Adding nodes to an existing cluster
Steps to add nodes when using virtual nodes.
Virtual nodes (vnodes) greatly simplify adding nodes to an existing cluster:
- Calculating tokens and assigning them to each node is no longer required.
- Rebalancing a cluster is no longer necessary because a node joining the cluster assumes responsibility for an even portion of the data.
For a detailed explanation about how vnodes work, see Virtual nodes.
Procedure
- Install Cassandra on the new nodes, but do not start Cassandra.
-
Set the following properties in the
cassandra.yaml and, depending on the snitch,
the cassandra-topology.properties or
cassandra-rackdc.properties configuration
files:
- auto_bootstrap - This property is not listed in the default cassandra.yaml configuration file, but it might have been added and set to false by other operations. If it is not defined in cassandra.yaml, Cassandra uses true as a default value. For this operation, search for this property in the cassandra.yaml file. If it is present, set it to true or delete it..

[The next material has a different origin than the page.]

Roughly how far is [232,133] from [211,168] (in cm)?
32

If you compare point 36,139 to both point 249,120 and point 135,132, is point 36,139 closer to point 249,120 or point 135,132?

- cluster_name - The name of the cluster the new node is joining.
- listen_address/broadcast_address - Can usually be left blank. Otherwise, use IP address or host name that other Cassandra nodes use to connect to the new node.
- endpoint_snitch - The snitch Cassandra uses for locating nodes and routing requests.
- num_tokens - The number of vnodes to assign to the node. If the hardware capabilities vary among the nodes in your cluster, you can assign a proportional number of vnodes to the larger machines.
- seeds - Determines
which nodes the new node contacts to learn about the cluster and establish
the gossip process. Make sure that the -seeds list includes
the address of at least one node in the existing cluster.Note: This new node will not bootstrap if it is listed as a seed node. Make sure the new node's address is not listed in the -seeds list. For more information about seed nodes, see Internode communications (gossip).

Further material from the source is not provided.